Having just read Maxwell Geismar’s admittedly idiosyncratic Henry James and the Jacobites,[2] a futile and almost obsessive attempt from the early ’60s to “cry stinking fish” and deflate the effete James “fad” in the name of an alternative American tradition of manly Marxists like Twain, Wolfe, and London, it struck me that, allowing for Joshi’s justifiable boosterism, there was at least one other author, an America author, an author of (for at least part of) the same 20th century, that could tell the same story: Henry James.

While James certainly never thought of himself as a pulp or other genre writer, his reputation had many more ups and downs over his lifetime than his secure place in the literary Pantheon today would lead you to expect (for example, publishers thought a Collected Edition was called for, but it was a legendary dud). And after his death, he was as forgotten as Lovecraft always was, dismissed as both a hack (his melodramatic plots) and as possessing an unreadable verbose and precious style.

Then, a new generation of critics, led by the partisans of the so-called “New Criticism” discovered James for their own purposes, elevated him into “The Master,” and even cobbled together an aesthetic for the novel from his self-serving Prefaces he added to that collected edition. James was part of the Penguin Modern Classics from the beginning, along with the Library of America. One might even compare the mammoth editing and biographical work of Leon Edel to Joshi himself.

------------------------------

- [Exercise requirements]:
1 > In the passage on Henry James's reputation, which series did James belong to from the beginning, along with the Library of America?
2 > Translate this sentence from the passage on Henry James's reputation into Spanish: "James was part of the Penguin Modern Classics from the beginning, along with the Library of America."
3 > Does the passage on Henry James's reputation support each statement? Answer yes or no for each, quoting the words that decide it.
(a) James saw himself as a pulp writer.
(b) The Collected Edition of James's work sold very well.
(c) Critics of the "New Criticism" elevated James into "The Master."
The entries that follow the passage on Henry James's reputation come from another source.

- [Data]:
------------------------------

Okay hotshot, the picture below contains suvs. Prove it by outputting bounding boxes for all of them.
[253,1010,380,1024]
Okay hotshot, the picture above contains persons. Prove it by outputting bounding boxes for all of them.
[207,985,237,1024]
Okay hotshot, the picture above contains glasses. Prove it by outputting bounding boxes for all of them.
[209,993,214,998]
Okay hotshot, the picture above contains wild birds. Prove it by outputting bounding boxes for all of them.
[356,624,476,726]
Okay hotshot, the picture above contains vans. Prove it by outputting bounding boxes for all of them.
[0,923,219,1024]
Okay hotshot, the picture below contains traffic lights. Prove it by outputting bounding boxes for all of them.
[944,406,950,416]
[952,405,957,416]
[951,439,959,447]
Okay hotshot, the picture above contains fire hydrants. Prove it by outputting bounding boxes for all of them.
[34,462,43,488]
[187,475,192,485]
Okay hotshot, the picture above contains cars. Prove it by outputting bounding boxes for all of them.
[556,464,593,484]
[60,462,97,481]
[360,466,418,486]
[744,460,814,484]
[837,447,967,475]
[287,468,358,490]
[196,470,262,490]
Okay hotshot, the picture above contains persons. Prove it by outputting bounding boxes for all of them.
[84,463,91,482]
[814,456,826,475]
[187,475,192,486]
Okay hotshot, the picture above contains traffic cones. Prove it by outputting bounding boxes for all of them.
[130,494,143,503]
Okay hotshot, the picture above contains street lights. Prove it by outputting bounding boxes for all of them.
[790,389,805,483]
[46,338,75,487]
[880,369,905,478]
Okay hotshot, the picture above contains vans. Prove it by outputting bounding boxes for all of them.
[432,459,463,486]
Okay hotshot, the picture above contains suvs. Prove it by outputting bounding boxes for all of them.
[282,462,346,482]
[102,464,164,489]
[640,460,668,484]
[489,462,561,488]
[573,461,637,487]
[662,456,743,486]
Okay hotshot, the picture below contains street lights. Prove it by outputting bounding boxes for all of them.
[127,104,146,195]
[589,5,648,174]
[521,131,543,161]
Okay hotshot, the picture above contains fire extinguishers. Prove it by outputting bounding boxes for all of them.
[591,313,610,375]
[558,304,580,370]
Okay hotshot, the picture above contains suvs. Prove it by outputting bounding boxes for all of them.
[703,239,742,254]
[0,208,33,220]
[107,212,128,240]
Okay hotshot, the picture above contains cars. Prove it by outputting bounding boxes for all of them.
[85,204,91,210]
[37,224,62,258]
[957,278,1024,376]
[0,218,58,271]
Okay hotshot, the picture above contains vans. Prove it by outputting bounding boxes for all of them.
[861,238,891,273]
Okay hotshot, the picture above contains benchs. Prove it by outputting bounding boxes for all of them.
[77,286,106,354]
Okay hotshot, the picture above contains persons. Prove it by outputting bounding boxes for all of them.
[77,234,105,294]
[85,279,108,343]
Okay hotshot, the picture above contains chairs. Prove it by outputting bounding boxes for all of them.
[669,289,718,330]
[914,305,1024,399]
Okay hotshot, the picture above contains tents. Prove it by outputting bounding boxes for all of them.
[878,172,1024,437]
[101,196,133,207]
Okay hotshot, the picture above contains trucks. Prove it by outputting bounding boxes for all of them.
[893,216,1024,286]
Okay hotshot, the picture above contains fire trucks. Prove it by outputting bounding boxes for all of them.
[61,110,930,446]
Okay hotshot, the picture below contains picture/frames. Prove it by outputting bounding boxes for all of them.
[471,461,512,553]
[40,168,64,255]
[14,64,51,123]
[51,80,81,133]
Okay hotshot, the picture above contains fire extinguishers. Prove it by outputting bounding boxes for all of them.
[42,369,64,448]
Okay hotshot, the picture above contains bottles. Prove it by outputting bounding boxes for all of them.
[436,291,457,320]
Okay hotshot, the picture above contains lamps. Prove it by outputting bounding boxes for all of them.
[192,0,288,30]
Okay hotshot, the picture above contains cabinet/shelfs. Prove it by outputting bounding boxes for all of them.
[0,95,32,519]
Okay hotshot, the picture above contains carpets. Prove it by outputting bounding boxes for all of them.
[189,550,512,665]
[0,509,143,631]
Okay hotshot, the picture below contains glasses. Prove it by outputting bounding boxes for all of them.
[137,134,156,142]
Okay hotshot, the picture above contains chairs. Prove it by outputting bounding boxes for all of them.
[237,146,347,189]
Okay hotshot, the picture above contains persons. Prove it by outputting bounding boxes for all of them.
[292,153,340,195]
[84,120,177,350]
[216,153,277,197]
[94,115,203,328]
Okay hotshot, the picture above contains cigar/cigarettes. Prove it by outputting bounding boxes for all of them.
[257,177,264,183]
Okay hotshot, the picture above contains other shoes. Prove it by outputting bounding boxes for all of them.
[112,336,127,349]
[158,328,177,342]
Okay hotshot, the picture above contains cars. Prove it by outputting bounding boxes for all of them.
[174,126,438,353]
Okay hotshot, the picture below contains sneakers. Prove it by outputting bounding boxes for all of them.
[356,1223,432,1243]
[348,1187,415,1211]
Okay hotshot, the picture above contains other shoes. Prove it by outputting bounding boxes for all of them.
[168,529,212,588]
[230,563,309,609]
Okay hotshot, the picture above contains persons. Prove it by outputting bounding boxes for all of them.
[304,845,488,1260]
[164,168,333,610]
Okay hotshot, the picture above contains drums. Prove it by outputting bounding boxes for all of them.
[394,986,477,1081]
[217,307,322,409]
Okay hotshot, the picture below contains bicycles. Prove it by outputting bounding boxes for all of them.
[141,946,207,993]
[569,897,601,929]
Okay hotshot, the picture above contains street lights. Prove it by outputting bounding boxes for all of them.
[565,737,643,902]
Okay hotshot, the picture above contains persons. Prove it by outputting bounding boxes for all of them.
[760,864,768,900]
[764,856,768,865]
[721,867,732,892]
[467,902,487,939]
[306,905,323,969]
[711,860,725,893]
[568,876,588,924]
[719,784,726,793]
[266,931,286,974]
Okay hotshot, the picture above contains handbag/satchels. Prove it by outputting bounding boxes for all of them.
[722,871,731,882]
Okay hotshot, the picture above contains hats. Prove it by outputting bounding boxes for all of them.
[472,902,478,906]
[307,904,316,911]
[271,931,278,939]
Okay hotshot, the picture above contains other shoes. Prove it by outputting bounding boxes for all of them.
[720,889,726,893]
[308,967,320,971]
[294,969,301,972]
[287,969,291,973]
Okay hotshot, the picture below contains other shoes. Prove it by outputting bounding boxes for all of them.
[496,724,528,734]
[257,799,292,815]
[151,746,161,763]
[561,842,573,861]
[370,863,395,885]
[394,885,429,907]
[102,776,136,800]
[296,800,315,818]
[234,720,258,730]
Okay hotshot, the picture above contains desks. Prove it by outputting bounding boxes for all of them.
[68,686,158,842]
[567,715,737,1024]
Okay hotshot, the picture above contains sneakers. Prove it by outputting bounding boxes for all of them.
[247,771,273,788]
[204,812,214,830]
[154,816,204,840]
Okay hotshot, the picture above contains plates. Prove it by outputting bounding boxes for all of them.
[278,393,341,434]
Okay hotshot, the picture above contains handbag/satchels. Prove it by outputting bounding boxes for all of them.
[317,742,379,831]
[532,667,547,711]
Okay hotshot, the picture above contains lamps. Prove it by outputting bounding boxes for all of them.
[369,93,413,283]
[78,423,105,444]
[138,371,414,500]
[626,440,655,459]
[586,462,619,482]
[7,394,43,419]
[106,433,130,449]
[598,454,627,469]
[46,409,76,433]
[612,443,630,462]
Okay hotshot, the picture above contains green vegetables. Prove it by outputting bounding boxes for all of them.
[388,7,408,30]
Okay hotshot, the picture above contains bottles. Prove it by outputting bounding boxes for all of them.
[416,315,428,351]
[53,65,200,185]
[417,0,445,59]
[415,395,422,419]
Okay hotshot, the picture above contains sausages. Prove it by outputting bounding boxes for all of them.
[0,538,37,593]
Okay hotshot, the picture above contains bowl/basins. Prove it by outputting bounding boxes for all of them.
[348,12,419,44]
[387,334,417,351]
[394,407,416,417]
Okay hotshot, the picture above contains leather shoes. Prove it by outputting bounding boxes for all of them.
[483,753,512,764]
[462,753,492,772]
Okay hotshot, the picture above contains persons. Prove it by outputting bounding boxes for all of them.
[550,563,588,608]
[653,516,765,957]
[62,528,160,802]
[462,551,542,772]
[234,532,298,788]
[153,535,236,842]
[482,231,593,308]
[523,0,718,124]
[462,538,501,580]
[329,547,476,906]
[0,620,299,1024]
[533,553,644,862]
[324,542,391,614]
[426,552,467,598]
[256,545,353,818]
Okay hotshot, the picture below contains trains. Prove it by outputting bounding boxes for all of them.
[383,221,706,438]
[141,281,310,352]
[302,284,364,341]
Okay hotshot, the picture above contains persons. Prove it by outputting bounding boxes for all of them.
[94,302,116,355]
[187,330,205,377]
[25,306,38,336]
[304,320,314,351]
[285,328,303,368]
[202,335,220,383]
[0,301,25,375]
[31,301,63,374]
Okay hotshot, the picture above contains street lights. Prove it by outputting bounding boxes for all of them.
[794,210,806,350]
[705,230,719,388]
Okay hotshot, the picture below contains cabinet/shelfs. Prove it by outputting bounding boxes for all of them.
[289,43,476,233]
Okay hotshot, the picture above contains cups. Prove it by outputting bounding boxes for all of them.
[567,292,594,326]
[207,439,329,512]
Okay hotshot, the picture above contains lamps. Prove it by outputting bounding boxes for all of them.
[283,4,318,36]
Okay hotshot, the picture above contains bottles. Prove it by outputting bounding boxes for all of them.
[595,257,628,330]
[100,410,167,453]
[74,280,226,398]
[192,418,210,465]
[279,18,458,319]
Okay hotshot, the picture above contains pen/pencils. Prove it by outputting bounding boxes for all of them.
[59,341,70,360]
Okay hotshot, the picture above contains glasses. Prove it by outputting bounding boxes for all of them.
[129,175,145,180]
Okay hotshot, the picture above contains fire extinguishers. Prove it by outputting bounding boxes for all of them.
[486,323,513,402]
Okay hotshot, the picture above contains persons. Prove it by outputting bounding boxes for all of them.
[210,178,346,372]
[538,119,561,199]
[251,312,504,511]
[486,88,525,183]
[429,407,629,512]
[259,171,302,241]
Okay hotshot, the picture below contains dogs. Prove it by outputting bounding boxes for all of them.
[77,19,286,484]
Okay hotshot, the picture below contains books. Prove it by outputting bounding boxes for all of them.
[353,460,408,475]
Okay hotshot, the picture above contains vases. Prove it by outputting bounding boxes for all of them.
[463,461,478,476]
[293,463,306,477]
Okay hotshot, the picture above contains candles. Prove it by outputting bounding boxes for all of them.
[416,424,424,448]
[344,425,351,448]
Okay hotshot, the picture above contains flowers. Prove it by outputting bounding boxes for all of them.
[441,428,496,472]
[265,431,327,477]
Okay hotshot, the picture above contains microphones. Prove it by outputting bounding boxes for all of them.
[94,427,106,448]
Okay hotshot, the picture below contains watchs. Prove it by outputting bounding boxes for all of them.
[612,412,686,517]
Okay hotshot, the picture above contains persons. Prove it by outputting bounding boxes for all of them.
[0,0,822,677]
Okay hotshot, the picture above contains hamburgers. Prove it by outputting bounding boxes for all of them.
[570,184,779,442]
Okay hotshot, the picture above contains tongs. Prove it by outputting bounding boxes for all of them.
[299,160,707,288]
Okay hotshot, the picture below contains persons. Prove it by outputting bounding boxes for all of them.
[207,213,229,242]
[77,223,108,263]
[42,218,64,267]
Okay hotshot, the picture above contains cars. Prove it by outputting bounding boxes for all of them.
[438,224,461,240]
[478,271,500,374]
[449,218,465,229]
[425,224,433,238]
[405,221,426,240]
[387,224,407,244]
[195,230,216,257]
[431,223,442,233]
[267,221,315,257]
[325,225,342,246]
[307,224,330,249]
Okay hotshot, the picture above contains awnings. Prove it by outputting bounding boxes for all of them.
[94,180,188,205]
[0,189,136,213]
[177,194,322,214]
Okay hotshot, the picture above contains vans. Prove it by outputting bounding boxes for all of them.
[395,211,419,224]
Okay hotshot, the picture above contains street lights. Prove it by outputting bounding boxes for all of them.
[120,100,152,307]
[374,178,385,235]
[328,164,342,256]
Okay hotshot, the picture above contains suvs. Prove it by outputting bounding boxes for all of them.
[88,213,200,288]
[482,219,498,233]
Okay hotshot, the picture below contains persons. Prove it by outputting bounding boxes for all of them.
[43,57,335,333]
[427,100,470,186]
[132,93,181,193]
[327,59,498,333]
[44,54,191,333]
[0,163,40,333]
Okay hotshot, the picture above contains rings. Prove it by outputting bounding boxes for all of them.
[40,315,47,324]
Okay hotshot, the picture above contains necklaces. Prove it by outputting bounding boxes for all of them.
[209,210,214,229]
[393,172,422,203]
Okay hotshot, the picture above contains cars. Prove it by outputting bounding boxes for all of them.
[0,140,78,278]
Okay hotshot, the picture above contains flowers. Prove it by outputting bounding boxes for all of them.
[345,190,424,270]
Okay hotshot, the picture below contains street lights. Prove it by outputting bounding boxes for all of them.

------------------------------

- [Expected outputs]:
1 > The Penguin Modern Classics.

2 > James formó parte de los Penguin Modern Classics desde el principio, junto con la Library of America.

3 >
(a) No: "While James certainly never thought of himself as a pulp or other genre writer"
(b) No: "it was a legendary dud"
(c) Yes: "elevated him into “The Master,”"